Per lo stesso motivo, Brunetti consegnerà più avanti altri 60mila euro – anziché i 100mila richiesti – ad Alfio Mirabile, esponente dei Santapaola e nipote del boss Giuseppe Mirabile, da poco collaboratore di giustizia, atteso in aula alle prossime udienze del processo Iblis. Una classica messa a posto dovuta dalle imprese a Cosa nostra per evitare problemi e ritorsioni. Eppure, per Brunetti, non finisce qui. Per qualche motivo, al clan Santapaola, non tornano i conti. Soprattutto quelli dei suoi regali, com’è chiamato il pizzo nel gergo criminale. Per questo, qualche tempo dopo, sono due big di Cosa Nostra etnea a chiedere di conoscere Brunetti di persona. Anche tramite Rosario Di Dio, ritenuto dai magistrati il boss della zona, e Antonino Sangiorgi, ex assessore del Comune di Palagonia, condannato a dieci anni per concorso esterno con il rito abbreviato. La prima richiesta di incontro arriva da Angelo Santapaola, ucciso nel 2007 per un regolamento di conti interno, «uno tutto nervoso, tutto schizzinoso – racconta Brunetti – e con dei modi diciamo poco eleganti». E poi da Enzo Aiello, ritenuto dai magistrati il braccio destro del presunto reggente del clan Vincenzo Santapaola ed entrambi imputati nello stesso processo, «una persona con un modo più tranquillo… Un po’ balbuziente». Entrambi, secondo i racconti dell’uomo, gli chiederanno quando, quanto e a chi avrebbe pagato.
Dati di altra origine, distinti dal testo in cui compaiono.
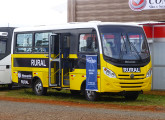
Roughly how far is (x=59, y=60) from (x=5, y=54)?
5.61m

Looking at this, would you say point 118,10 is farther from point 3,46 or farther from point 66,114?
point 66,114

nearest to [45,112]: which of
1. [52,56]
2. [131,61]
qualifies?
[131,61]

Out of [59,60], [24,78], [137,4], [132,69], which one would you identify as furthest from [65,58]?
[137,4]

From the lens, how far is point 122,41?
16.9 metres

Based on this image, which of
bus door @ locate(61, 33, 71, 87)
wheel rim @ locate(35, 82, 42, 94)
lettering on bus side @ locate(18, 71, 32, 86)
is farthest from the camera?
lettering on bus side @ locate(18, 71, 32, 86)

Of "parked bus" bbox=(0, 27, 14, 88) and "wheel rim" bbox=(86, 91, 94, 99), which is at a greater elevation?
"parked bus" bbox=(0, 27, 14, 88)

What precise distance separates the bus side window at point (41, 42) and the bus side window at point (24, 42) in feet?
1.54

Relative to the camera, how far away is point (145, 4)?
1115 inches

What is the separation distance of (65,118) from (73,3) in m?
19.0

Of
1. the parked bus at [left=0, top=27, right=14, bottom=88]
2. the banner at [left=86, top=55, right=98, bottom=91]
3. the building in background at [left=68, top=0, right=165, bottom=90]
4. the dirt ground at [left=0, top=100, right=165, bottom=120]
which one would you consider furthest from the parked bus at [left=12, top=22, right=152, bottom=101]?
the building in background at [left=68, top=0, right=165, bottom=90]

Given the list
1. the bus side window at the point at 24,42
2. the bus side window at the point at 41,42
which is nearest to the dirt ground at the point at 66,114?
the bus side window at the point at 41,42

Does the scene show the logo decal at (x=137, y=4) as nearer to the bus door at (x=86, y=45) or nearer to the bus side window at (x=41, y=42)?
the bus side window at (x=41, y=42)

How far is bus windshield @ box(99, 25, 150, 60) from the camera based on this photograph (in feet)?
54.4

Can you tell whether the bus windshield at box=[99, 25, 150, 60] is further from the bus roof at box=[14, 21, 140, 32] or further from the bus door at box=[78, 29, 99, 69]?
the bus door at box=[78, 29, 99, 69]
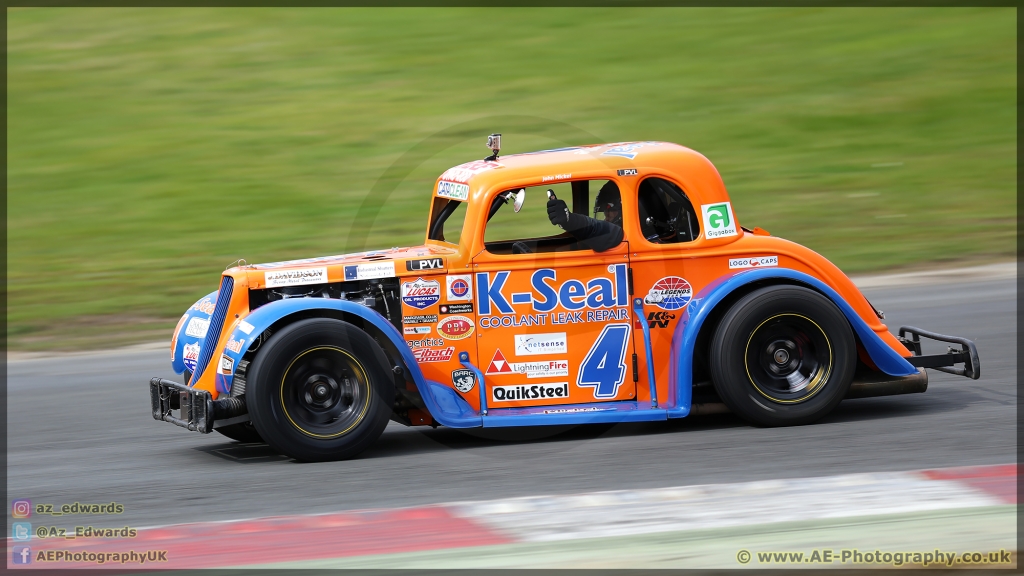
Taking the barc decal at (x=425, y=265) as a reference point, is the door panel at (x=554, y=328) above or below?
below

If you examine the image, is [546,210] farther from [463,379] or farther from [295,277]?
[295,277]

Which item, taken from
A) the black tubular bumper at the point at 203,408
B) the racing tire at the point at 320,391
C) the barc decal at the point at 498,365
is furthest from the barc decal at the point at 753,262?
the black tubular bumper at the point at 203,408

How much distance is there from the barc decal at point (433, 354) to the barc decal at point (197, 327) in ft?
4.98

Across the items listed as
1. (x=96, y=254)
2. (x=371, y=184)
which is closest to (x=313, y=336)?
(x=96, y=254)

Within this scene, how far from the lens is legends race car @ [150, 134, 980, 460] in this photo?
7.21 metres

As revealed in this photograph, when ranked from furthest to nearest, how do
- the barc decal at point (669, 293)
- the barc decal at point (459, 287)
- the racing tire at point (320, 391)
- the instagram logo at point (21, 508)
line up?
the barc decal at point (669, 293) → the barc decal at point (459, 287) → the racing tire at point (320, 391) → the instagram logo at point (21, 508)

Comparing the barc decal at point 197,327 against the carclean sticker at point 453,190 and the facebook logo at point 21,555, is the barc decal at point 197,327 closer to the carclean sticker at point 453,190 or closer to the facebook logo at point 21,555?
the carclean sticker at point 453,190

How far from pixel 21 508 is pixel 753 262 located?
16.1 ft

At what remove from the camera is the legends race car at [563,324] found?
7.21m

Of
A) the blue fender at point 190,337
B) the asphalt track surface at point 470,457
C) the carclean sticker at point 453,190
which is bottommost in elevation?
the asphalt track surface at point 470,457

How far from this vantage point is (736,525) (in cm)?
564

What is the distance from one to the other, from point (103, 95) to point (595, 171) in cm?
1712

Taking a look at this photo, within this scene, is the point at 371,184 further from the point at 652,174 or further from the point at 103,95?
the point at 652,174

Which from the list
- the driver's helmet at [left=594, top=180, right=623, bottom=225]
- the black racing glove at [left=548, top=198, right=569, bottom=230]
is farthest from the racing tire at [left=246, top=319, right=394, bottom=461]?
the driver's helmet at [left=594, top=180, right=623, bottom=225]
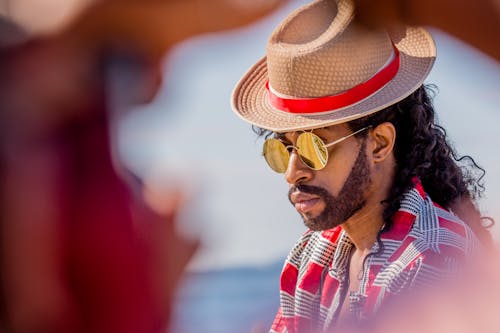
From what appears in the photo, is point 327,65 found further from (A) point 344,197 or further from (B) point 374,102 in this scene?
(A) point 344,197

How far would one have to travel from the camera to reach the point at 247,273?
252 centimetres

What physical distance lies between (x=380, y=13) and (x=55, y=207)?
209 millimetres

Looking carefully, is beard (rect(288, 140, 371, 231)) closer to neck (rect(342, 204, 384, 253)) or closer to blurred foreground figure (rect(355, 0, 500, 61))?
neck (rect(342, 204, 384, 253))

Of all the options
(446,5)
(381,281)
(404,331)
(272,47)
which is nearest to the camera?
(446,5)

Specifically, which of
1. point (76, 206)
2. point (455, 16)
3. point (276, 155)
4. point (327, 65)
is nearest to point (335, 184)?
point (276, 155)

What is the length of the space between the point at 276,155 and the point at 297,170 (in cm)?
6

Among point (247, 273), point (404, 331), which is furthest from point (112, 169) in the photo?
point (247, 273)

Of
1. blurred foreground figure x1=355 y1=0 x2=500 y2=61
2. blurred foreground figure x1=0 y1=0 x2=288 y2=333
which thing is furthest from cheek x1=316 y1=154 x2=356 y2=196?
blurred foreground figure x1=355 y1=0 x2=500 y2=61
Estorsioni che, secondo la procura, mostrerebbero il legame perverso tra imprese, Cosa Nostra e gli amministratori locali. Ma che non vedrebbero in Brunetti una vittima, secondo i legali degli imputati. C’è chi mostra una foto del testimone a una cerimonia di famiglia a casa di Buscemi e chi ricorda come la moglie di Brunetti, proprietaria di una cantina vinicola, abbia fatto affari vendendo il proprio vino nel bar del distributore di benzina di Di Dio. Tra luci e ombre sui testimoni, l’udienza procede con i «non saprei» di Benito Borrella, imprenditore con interessi a Palagonia, e le reticenze di Giuseppe Formaggio, classe ’34, titolare di un impresa che nel territorio palagonese ha svolto diversi lavori. Come le lampade votive al cimitero e l’illuminazione nelle feste. «Iu soddi non ci n’ha ratu a nuddu», esordisce il testimone. «Perché qualcuno glieli ha chiesti?», chiede il pm Agata Santonocito. «No». Eppure, dalle intercettazioni tra Formaggio e Sangiorgi, emergono strani scambi e un innominato «iddu». L’allora sindaco di Palagonia Fausto Fagone secondo i magistrati. Che però Formaggio, nonostante altri riscontri, nega di conoscere. «Basta, è inutile perdere tempo – taglia corto Santanocito – Chiedo al tribunale di procedere nei confronti del testimone per falsa testimonianza».